25 Ago LEISHMANIA INFANTUM: HUMAN ASYMPTOMATIC INFECTION IN PATIENTS WITH CHRONIC RHEUMATIC DISEASES TREATED WITH BIOLOGIC AGENTS AND LIVING IN RURAL AREAS OF NORTHERN ITALY. MOLECULAR, IMMUNOLOGICAL AND METABOLOMICS ANALYSIS.

Molecular and immunologic data regarding Leishmania infantum asymptomatic infections are lacking. Aim of our study was: i) to assess the level of Li circulant kDNA in patients with chronic rheumatic diseases treated with biologic drugs and to correlate the positive detections to the area of residence; ii) to investigate the patient’s immune response and iii) to test novel compounds that can inhibit Li growth.
PBMC and sera from both 50 patients with inflammatory reumatisms and healthy controls were analyzed for Li kDNA (qPCR) and cytokines (Luminex technology), respectively. The activity of 6-aminonicotinamide against L. mexicana and L. infantum promastigotes was also investigated.
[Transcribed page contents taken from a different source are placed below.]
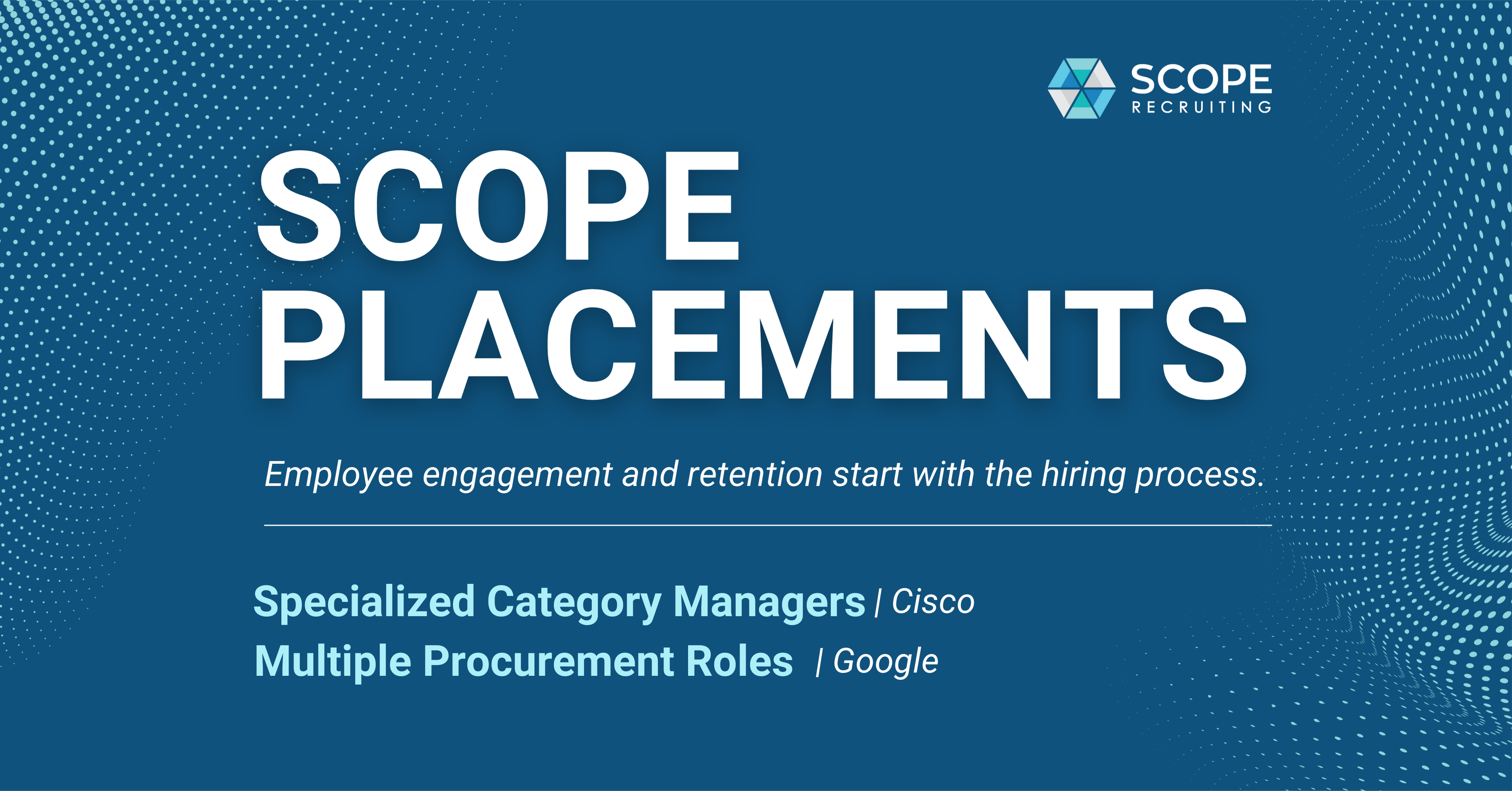 SCOPE
RECRUITING

SCOPE PLACEMENTS

Employee engagement and retention start with the hiring process.

Specialized Category Managers | Cisco
Multiple Procurement Roles | Google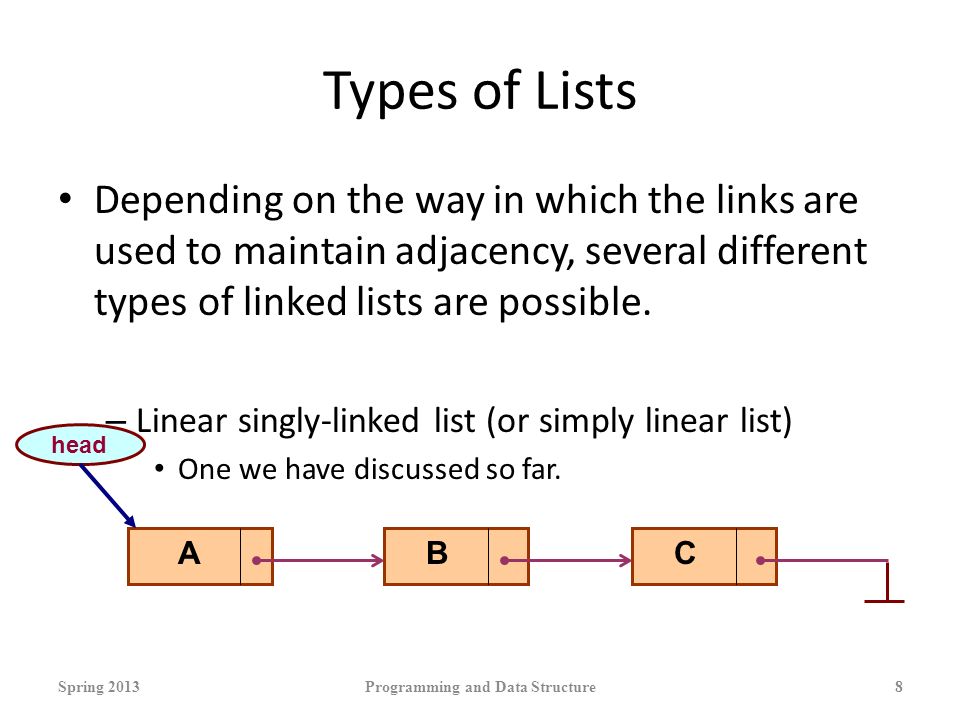 Types of Lists

• Depending on the way in which the links are used to maintain adjacency, several different types of linked lists are possible.

– Linear singly-linked list (or simply linear list)

• One we have discussed so far.

head

A

B

C

Spring 2013 Programming and Data Structure 8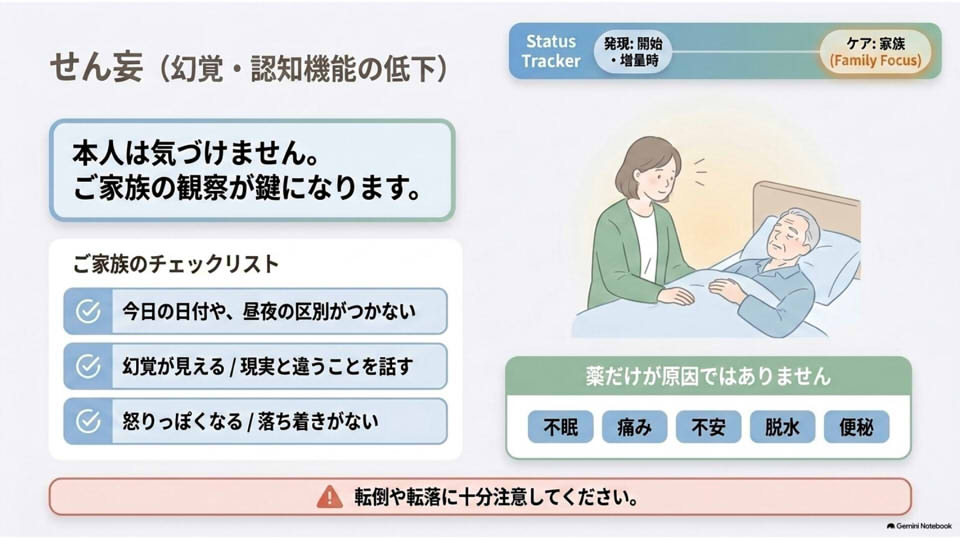 せん妄（幻覚・認知機能の低下）

Status Tracker

発現: 開始・増量時

ケア: 家族 (Family Focus)

本人は気づけません。
ご家族の観察が鍵になります。

ご家族のチェックリスト

今日の日付や、昼夜の区別がつかない

幻覚が見える / 現実と違うことを話す

怒りっぽくなる / 落ち着きがない

薬だけが原因ではありません

不眠 痛み 不安 脱水 便秘

転倒や転落に十分注意してください。

Gemini Notebook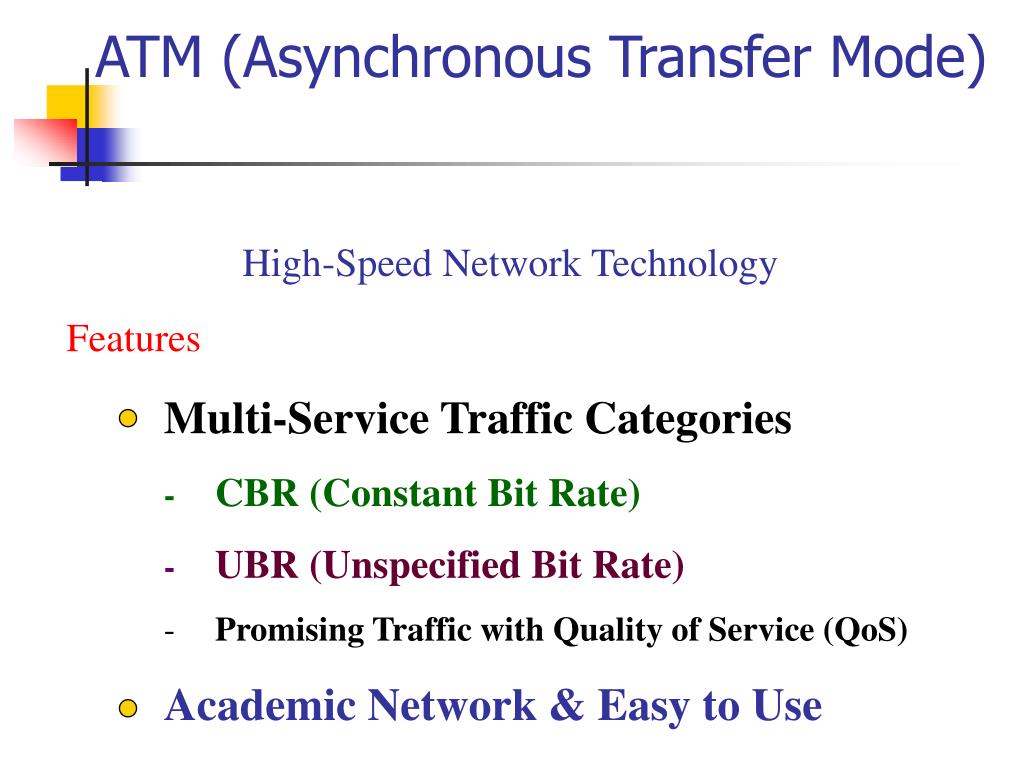 ATM (Asynchronous Transfer Mode)

High-Speed Network Technology

Features

Multi-Service Traffic Categories

- CBR (Constant Bit Rate)

- UBR (Unspecified Bit Rate)

- Promising Traffic with Quality of Service (QoS)

Academic Network & Easy to Use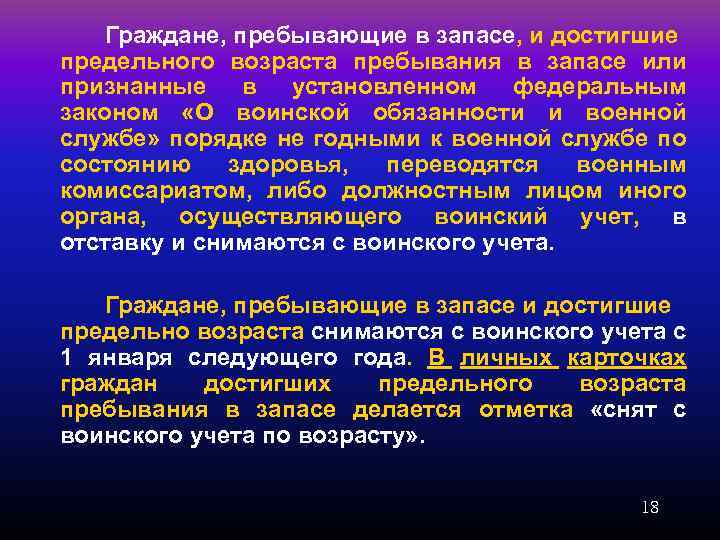 Граждане, пребывающие в запасе, и достигшие предельного возраста пребывания в запасе или признанные в установленном федеральным законом «О воинской обязанности и военной службе» порядке не годными к военной службе по состоянию здоровья, переводятся военным комиссариатом, либо должностным лицом иного органа, осуществляющего воинский учет, в отставку и снимаются с воинского учета.

Граждане, пребывающие в запасе и достигшие предельно возраста снимаются с воинского учета с 1 января следующего года. В личных карточках граждан достигших предельного возраста пребывания в запасе делается отметка «снят с воинского учета по возрасту».

18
Among the 50 analyzed samples, 18 (36%) resulted positive for Li kDNA, with high parasite loads. Positive patients mainly come from rural areas and displayed higher cytokine levels of IL-12p70, IFN-γ, IL-2, TNF-α, IP-10, IL-10 and IL-13, compared to healthy controls. In both L. mexicana and L. infantum. 6-aminonicotinamide caused significant depletion in phosphoribosylpyrophosphate and nicotinate resulting in purine and pyrimidine nucleotides reduction.
The high parasitaemia detected in rheumatic patients suggests that biological drugs can lead to cryptic Li infection; consequently, molecular screening should be performed before starting with these drugs. 6-AN is responsible of depletion of cellular phosphoribosylpyrophosphate and lack of nucleotides required for nucleic acid biosynthesis of Li.